How to Land the Job
Use your unique selling proposition to stand out from the crowd.
Posted April 11, 2012
Your stellar resume and refined job search skills have secured that elusive interview. But what will make you memorable? If you really want to stand out among the crowd, think about your unique selling proposition (USP)—your best, individualized skill sets that distinguish you from your peers. How do they benefit the employer?
You can take the time to link your specific credentials to the company’s bottom line and let them know how your USP translates into a good return on investment (ROI). Put the puzzle pieces together for your prospective boss - and you'll make it easier for the interviewer to envision you in the position.

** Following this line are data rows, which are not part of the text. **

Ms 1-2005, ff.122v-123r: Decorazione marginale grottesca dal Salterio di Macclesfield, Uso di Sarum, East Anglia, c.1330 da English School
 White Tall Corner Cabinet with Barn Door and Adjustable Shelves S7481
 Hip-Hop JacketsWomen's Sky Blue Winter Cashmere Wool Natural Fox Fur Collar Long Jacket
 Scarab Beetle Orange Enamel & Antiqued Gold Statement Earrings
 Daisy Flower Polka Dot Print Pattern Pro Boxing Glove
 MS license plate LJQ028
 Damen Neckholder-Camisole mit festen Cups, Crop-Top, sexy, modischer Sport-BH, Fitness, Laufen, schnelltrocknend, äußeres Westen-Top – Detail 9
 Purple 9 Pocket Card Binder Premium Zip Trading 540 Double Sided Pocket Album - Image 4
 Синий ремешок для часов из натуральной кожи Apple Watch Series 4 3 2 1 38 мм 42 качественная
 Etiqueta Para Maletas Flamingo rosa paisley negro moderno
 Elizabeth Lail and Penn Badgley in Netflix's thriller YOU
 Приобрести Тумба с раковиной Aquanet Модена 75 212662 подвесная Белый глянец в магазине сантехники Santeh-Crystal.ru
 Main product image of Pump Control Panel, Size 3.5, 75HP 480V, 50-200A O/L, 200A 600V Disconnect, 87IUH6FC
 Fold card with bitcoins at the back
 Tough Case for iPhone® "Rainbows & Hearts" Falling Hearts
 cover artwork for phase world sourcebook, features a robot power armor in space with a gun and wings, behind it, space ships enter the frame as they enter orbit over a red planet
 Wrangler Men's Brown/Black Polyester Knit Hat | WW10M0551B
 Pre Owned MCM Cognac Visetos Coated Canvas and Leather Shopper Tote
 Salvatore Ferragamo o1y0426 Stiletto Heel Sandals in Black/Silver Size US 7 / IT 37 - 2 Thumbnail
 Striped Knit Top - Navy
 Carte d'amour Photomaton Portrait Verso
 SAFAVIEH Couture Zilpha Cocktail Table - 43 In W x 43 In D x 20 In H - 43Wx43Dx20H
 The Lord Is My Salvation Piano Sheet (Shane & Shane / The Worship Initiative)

Every hiring manager and firm looks at applicants as an investment of time and money. That doesn’t mean you’re a walking resume zombie! Your people skills are also part of your value proposition and can be highlighted during your “pitch” through examples. More on that later. By matching your USP to the job description and corporate value proposition, you’ll illustrate how you will contribute to company growth (music to any hiring manager’s ears).
You can highlight your USP and reinforce it throughout the entire interview process in fact. Jobs have been and will continue to be modified and sometimes even small departments may be restructured, based on talent that emerges in interviews. So it’s in your best interest to position yourself against the bigger picture.
Take a Cue from Classic Marketing Wisdom
A pioneer in advertising, Rosser Reeves, developed the USP more than 60 years ago and it has been used effectively ever since. Reeves believed that ads must make a proposition, “Buy this product, and you will get this specific benefit.” The proposition must be unique and the promise must be desirable. Here are some recognizable USP ad slogans.
1. Subway: Subs with under 6 grams of fat.
2. Walmart: Save money. Live better.
3. Hallmark: When you care enough to send the very best.
Now consider the following analogous phrases you might use to communicate your USP during a job search.
1. "I was able to increase staff by 10%, but also trim extraneous costs that offset the expense. (Analogous to the above slogan of being full with fewer grams of fat.)
2. "While working at XYZ, I helped boost profits by an estimated x percent.” (The company was able to “live better.”)
3. “Under my leadership, turnover in my department was the lowest in 10 years, which solved a major challenge for the company.” (I know how to “care” for my people; also good for the employer.)
In creating your own USP, make a list of your unique qualities, then their benefits. Combine the qualities and benefits into compelling points that you can articulate concisely in the job interview. You’ll want to repeat them in thank you letters after-the-fact, as well. To help you with your list, ask yourself these questions:
• What have I excelled in during my career that came relatively easily to me?
• For which projects am I most remembered, associated with, or complimented on?
• Which abilities have I applied that have had the most impact on profitability?
• What makes me unique as others see me? (You might seek input from trusted colleagues.)
• What words would managers, co-workers, or customers use to describe my expertise?
Carefully research the company and analyze the job description at hand. Use social media and blogs to determine what’s important to the prospective employer. If a job listing requires "strong analytical skills," and you excel at sifting through complex research, then highlight that ability as part of your USP, citing key projects.
Also consider what the firm presents to the general public. If, for example, the company's advertising tag line is about service excellence, you can align your customer service USP with that mission.
Having a USP really works. I have seen and heard countless stories of candidates who, through a well-articulated USP, landed the job. In some cases, they even shifted the way job descriptions of those around them were structured, to everyone's benefit - because of how they described their unique background vis a vis the company’s mission and bottom line.
Take the time to figure out your USP before you pursue your next job target, and watch the shift in your confidence, and results. This could be a missing puzzle piece in landing the job you really want.